Data collection records
○ ○ ○ ○ ○
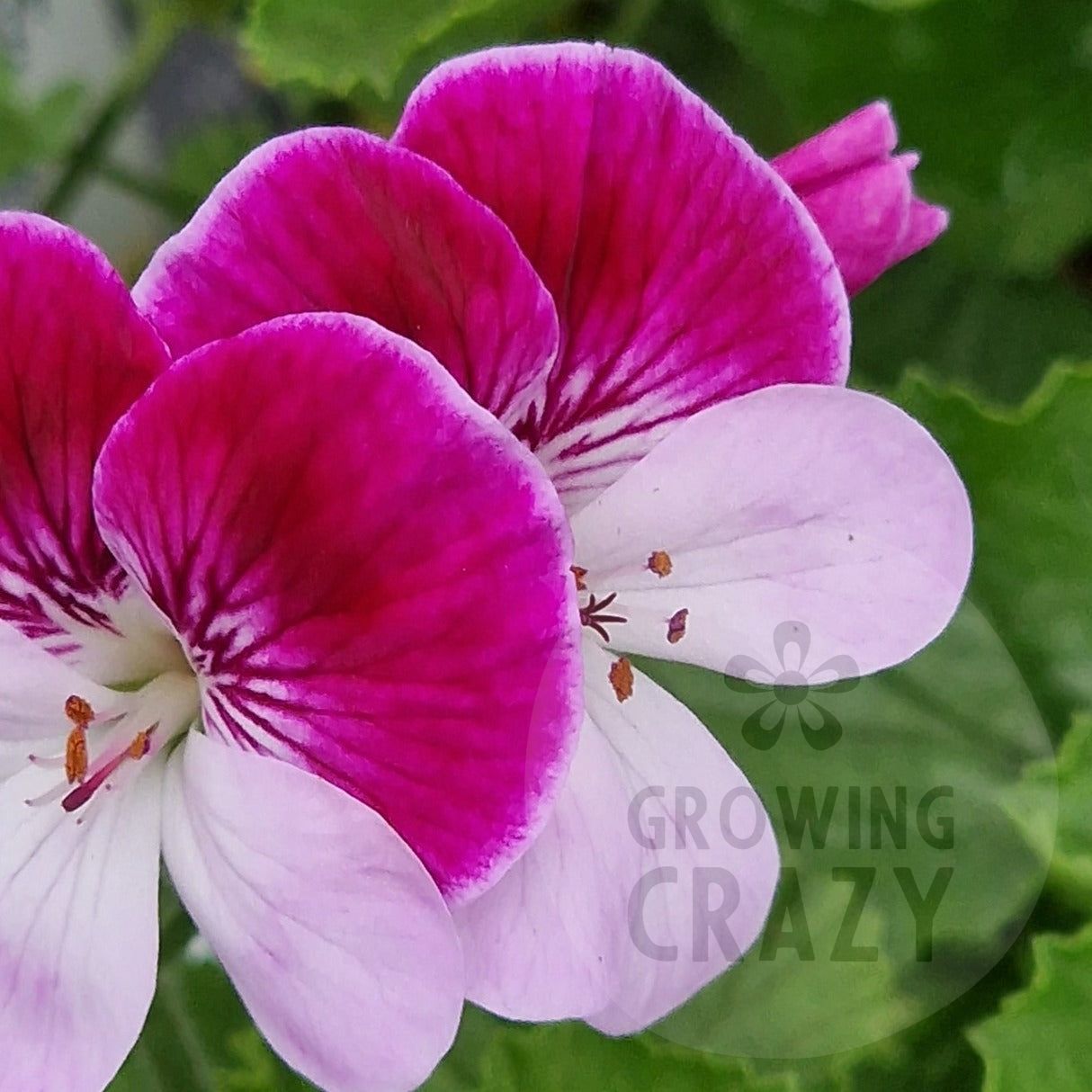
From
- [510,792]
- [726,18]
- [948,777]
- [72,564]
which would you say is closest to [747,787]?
[510,792]

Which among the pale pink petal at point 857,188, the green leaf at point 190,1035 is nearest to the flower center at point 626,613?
the pale pink petal at point 857,188

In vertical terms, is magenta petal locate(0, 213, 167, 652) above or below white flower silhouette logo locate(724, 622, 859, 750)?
above

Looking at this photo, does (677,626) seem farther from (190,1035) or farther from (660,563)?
(190,1035)

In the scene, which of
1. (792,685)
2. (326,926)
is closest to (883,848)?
(792,685)

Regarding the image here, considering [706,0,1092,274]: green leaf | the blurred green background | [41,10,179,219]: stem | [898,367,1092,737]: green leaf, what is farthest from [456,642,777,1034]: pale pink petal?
[41,10,179,219]: stem

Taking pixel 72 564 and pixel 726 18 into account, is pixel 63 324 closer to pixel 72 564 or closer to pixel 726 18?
pixel 72 564

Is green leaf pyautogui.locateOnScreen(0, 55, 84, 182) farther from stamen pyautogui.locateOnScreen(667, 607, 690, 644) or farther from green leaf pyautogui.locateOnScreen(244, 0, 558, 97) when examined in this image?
stamen pyautogui.locateOnScreen(667, 607, 690, 644)
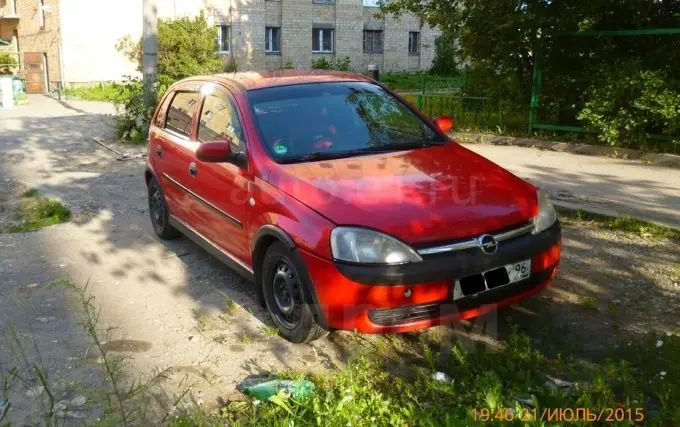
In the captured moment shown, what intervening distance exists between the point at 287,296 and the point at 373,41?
3435 cm

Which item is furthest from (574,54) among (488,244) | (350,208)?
(350,208)

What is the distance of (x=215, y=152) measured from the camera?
14.2 ft

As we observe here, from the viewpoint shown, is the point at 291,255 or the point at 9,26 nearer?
the point at 291,255

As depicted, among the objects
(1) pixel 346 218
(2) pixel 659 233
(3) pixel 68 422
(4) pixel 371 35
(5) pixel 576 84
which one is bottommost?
(3) pixel 68 422

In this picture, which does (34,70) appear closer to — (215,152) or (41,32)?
(41,32)

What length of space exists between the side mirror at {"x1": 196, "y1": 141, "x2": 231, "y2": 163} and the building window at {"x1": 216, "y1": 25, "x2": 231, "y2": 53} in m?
29.1

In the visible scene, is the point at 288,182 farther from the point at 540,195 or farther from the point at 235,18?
the point at 235,18

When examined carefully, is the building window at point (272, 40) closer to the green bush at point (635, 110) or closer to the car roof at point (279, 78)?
the green bush at point (635, 110)

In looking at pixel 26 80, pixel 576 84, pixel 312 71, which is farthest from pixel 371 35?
pixel 312 71

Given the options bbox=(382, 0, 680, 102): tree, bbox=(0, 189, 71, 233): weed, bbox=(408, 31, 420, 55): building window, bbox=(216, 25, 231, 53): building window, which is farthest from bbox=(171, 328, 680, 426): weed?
bbox=(408, 31, 420, 55): building window

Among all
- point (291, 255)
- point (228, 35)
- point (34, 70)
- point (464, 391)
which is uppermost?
Answer: point (228, 35)

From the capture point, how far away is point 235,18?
32.1m

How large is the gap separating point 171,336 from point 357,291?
1.50 m

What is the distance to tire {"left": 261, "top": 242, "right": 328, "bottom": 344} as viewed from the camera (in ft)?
12.5
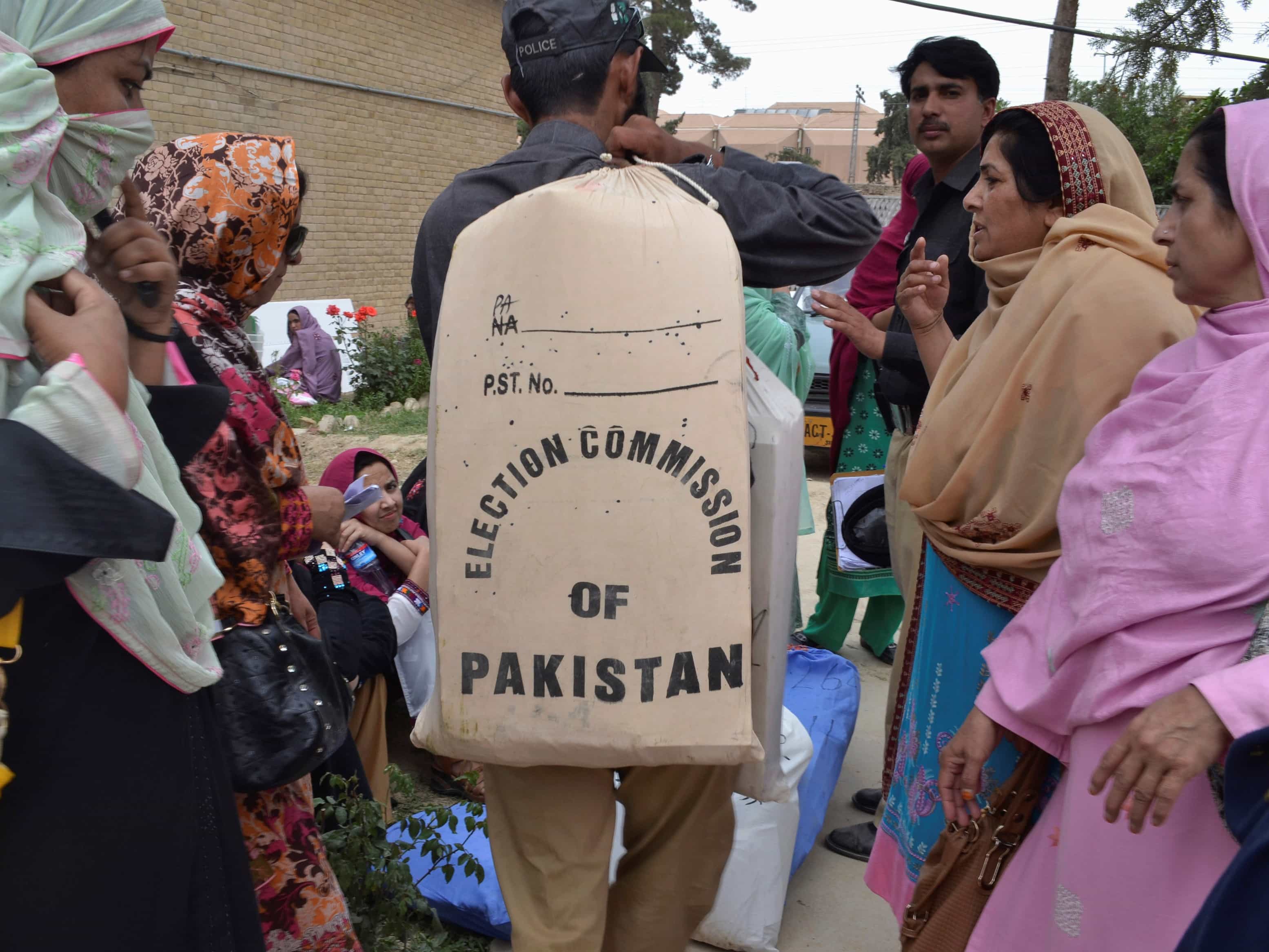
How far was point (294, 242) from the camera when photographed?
88.9 inches

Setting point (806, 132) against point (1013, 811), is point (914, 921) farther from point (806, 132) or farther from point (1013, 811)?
point (806, 132)

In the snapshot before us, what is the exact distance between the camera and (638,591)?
1.47 m

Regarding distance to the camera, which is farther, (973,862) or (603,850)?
(973,862)

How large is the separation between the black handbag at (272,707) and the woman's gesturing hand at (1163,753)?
4.18ft

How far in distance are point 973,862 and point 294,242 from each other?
1868mm

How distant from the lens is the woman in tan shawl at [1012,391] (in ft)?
6.07

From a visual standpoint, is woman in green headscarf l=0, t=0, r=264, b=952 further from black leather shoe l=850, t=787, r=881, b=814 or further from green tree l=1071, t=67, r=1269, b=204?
green tree l=1071, t=67, r=1269, b=204

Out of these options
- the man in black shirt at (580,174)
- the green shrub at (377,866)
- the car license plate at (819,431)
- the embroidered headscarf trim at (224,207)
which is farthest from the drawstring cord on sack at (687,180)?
the car license plate at (819,431)

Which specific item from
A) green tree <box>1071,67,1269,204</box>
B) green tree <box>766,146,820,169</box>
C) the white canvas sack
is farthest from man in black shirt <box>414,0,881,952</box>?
green tree <box>766,146,820,169</box>

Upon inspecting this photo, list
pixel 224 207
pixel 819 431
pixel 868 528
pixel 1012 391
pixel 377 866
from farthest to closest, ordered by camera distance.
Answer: pixel 819 431 < pixel 868 528 < pixel 377 866 < pixel 224 207 < pixel 1012 391

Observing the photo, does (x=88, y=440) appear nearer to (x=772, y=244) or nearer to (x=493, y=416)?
(x=493, y=416)

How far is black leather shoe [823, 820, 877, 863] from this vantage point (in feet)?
9.86

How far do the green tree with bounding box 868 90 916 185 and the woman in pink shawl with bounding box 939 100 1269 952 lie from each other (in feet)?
108

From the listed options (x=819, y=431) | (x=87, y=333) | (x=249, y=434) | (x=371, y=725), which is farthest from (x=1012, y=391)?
(x=819, y=431)
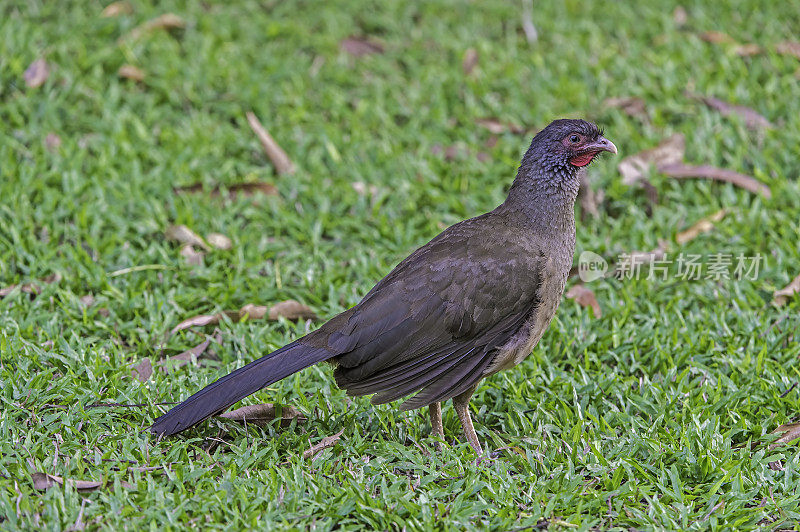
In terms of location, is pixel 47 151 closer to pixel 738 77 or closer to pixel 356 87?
pixel 356 87

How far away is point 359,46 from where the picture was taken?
8094mm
○ ○ ○ ○ ○
## What is required:
Put every line of the records above into a numbered list, skipping blank lines. Leave the pictures out of your answer.

## Expected answer:
1. From
2. - [510,792]
3. - [726,18]
4. - [948,777]
5. - [72,564]
6. which would you say is closest to [747,787]?
7. [510,792]
8. Which among the pale pink petal at point 857,188, the green leaf at point 190,1035 is nearest to the flower center at point 626,613?
9. the pale pink petal at point 857,188
10. In vertical terms, is magenta petal locate(0, 213, 167, 652) above or below white flower silhouette logo locate(724, 622, 859, 750)?
11. above
12. Looking at this photo, does (677,626) seem farther from (190,1035) or farther from (660,563)?
13. (190,1035)
14. In the scene, which of
15. 1. (792,685)
16. 2. (326,926)
17. is closest to (883,848)?
18. (792,685)
19. Regarding the image here, considering [706,0,1092,274]: green leaf | the blurred green background | [41,10,179,219]: stem | [898,367,1092,737]: green leaf, what is farthest from [456,642,777,1034]: pale pink petal?
20. [41,10,179,219]: stem
21. Taking pixel 72 564 and pixel 726 18 into account, is pixel 63 324 closer to pixel 72 564 or closer to pixel 726 18?
22. pixel 72 564
23. Is green leaf pyautogui.locateOnScreen(0, 55, 84, 182) farther from stamen pyautogui.locateOnScreen(667, 607, 690, 644) or farther from green leaf pyautogui.locateOnScreen(244, 0, 558, 97) when examined in this image?
24. stamen pyautogui.locateOnScreen(667, 607, 690, 644)
25. In the captured moment shown, what intervening distance exists between the point at 287,296 and the point at 373,41?
26. 3435 cm
27. Which item is furthest from (574,54) among (488,244) | (350,208)?
28. (350,208)
29. What is the distance of (x=215, y=152) measured from the camera?
30. 14.2 ft
31. As we observe here, from the viewpoint shown, is the point at 291,255 or the point at 9,26 nearer?
32. the point at 291,255
33. As depicted, among the objects
34. (1) pixel 346 218
35. (2) pixel 659 233
36. (3) pixel 68 422
37. (4) pixel 371 35
38. (5) pixel 576 84
39. which one is bottommost?
40. (3) pixel 68 422
41. In this picture, which does (34,70) appear closer to — (215,152) or (41,32)?
42. (41,32)
43. What length of space exists between the side mirror at {"x1": 196, "y1": 141, "x2": 231, "y2": 163} and the building window at {"x1": 216, "y1": 25, "x2": 231, "y2": 53} in m?
44. 29.1
45. In the visible scene, is the point at 288,182 farther from the point at 540,195 or farther from the point at 235,18?
46. the point at 235,18
47. When examined carefully, is the building window at point (272, 40) closer to the green bush at point (635, 110) or closer to the car roof at point (279, 78)?
48. the green bush at point (635, 110)
49. In looking at pixel 26 80, pixel 576 84, pixel 312 71, which is farthest from pixel 371 35?
50. pixel 312 71
51. Given the options bbox=(382, 0, 680, 102): tree, bbox=(0, 189, 71, 233): weed, bbox=(408, 31, 420, 55): building window, bbox=(216, 25, 231, 53): building window, which is farthest from bbox=(171, 328, 680, 426): weed?
52. bbox=(408, 31, 420, 55): building window
53. Among all
54. - point (291, 255)
55. - point (228, 35)
56. - point (34, 70)
57. - point (464, 391)
58. which is uppermost?
59. Answer: point (228, 35)
60. From the capture point, how far away is point 235,18?
61. 32.1m
62. How large is the gap separating point 171,336 from point 357,291?
63. 1.50 m
64. What is the distance to tire {"left": 261, "top": 242, "right": 328, "bottom": 344} as viewed from the camera (in ft)?
65. 12.5
66. How far was point (294, 242) from the camera when photographed?
67. 88.9 inches
68. Setting point (806, 132) against point (1013, 811), is point (914, 921) farther from point (806, 132) or farther from point (1013, 811)?
69. point (806, 132)
70. In the snapshot before us, what is the exact distance between the camera and (638,591)?
71. 1.47 m
72. Regarding distance to the camera, which is farther, (973,862) or (603,850)?
73. (973,862)
74. How large is the separation between the black handbag at (272,707) and the woman's gesturing hand at (1163,753)?
75. 4.18ft
76. How far in distance are point 973,862 and point 294,242 from each other?
77. 1868mm
78. How distant from the lens is the woman in tan shawl at [1012,391] (in ft)?
79. 6.07
80. From a visual standpoint, is woman in green headscarf l=0, t=0, r=264, b=952 further from black leather shoe l=850, t=787, r=881, b=814 or further from green tree l=1071, t=67, r=1269, b=204?
81. green tree l=1071, t=67, r=1269, b=204
82. Out of these options
83. - the man in black shirt at (580,174)
84. - the green shrub at (377,866)
85. - the car license plate at (819,431)
86. - the embroidered headscarf trim at (224,207)
87. which is farthest from the drawstring cord on sack at (687,180)?
88. the car license plate at (819,431)
89. Which specific item from
90. A) green tree <box>1071,67,1269,204</box>
91. B) green tree <box>766,146,820,169</box>
92. C) the white canvas sack
93. is farthest from man in black shirt <box>414,0,881,952</box>?
94. green tree <box>766,146,820,169</box>
95. Upon inspecting this photo, list
96. pixel 224 207
97. pixel 819 431
98. pixel 868 528
99. pixel 1012 391
100. pixel 377 866
101. from farthest to closest, ordered by camera distance.
102. Answer: pixel 819 431 < pixel 868 528 < pixel 377 866 < pixel 224 207 < pixel 1012 391
103. Observing the photo, does (x=88, y=440) appear nearer to (x=772, y=244) or nearer to (x=493, y=416)?
104. (x=493, y=416)
105. How far is black leather shoe [823, 820, 877, 863] from this vantage point (in feet)?
106. 9.86
107. How far do the green tree with bounding box 868 90 916 185 and the woman in pink shawl with bounding box 939 100 1269 952 lie from each other (in feet)?
108. 108
109. From the listed options (x=819, y=431) | (x=87, y=333) | (x=249, y=434) | (x=371, y=725), which is farthest from (x=1012, y=391)?
110. (x=819, y=431)
111. In terms of location, is pixel 47 151 closer to pixel 738 77 or closer to pixel 356 87?
112. pixel 356 87
113. How far away is point 359,46 from where the picture was taken?
114. 8094mm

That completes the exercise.